Imaginer se fusionner l'apprentissage automatique permis par l'IA et l'informatique quantique, c'est voir deux des domaines scientifiques les plus avancées unir leurs forces. Une promesse de résoudre des problèmes autrefois insolubles, mais également de transformer notre compréhension de la technologie.
Même si l'informatique quantique a réalisé des progrès prometteurs ces dernières années, nous ne sommes pas réellement entrés dans l'ère quantique. Certes, OVH a déjà son propre ordinateur quantique et Google s'empresse de travailler le chiffrement des siens. Nous sommes même conscients des risques en termes de cybersécurité que peuvent représenter ces machines douées d'une puissance de calcul phénoménal. Toutefois, le chemin est (très) encore long avant de pouvoir affirmer que l'informatique quantique fait partie de notre quotidien.
= = =
__Objectif A__. Transformez tous les enregistrements ci-dessous en un CSV à deux colonnes, entree et sortie, avec une ligne par enregistrement : son texte dans entree, sa réponse dans sortie. Mettez chaque champ entre guillemets et remplacez les sauts de ligne par des espaces.
Le texte et les enregistrements proviennent de sources distinctes.
= = =
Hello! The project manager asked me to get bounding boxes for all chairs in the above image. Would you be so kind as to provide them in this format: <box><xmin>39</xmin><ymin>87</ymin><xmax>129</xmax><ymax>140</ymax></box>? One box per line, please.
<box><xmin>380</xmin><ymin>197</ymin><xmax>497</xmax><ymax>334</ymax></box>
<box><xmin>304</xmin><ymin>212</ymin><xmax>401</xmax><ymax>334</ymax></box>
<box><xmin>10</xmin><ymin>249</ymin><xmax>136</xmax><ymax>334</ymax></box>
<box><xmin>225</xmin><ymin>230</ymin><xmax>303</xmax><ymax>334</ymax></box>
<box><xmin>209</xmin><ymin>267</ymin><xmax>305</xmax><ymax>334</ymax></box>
= = =
__Objectif B__. Reproduisez intégralement, mot pour mot, le texte sur l'IA et l'informatique quantique.

__Résultat attendu A__.
entree,sortie
"Hello! The project manager asked me to get bounding boxes for all chairs in the above image. Would you be so kind as to provide them in this format: <box><xmin>39</xmin><ymin>87</ymin><xmax>129</xmax><ymax>140</ymax></box>? One box per line, please.","<box><xmin>380</xmin><ymin>197</ymin><xmax>497</xmax><ymax>334</ymax></box> <box><xmin>304</xmin><ymin>212</ymin><xmax>401</xmax><ymax>334</ymax></box> <box><xmin>10</xmin><ymin>249</ymin><xmax>136</xmax><ymax>334</ymax></box> <box><xmin>225</xmin><ymin>230</ymin><xmax>303</xmax><ymax>334</ymax></box> <box><xmin>209</xmin><ymin>267</ymin><xmax>305</xmax><ymax>334</ymax></box>"

__Résultat attendu B__.
Imaginer se fusionner l'apprentissage automatique permis par l'IA et l'informatique quantique, c'est voir deux des domaines scientifiques les plus avancées unir leurs forces. Une promesse de résoudre des problèmes autrefois insolubles, mais également de transformer notre compréhension de la technologie.
Même si l'informatique quantique a réalisé des progrès prometteurs ces dernières années, nous ne sommes pas réellement entrés dans l'ère quantique. Certes, OVH a déjà son propre ordinateur quantique et Google s'empresse de travailler le chiffrement des siens. Nous sommes même conscients des risques en termes de cybersécurité que peuvent représenter ces machines douées d'une puissance de calcul phénoménal. Toutefois, le chemin est (très) encore long avant de pouvoir affirmer que l'informatique quantique fait partie de notre quotidien.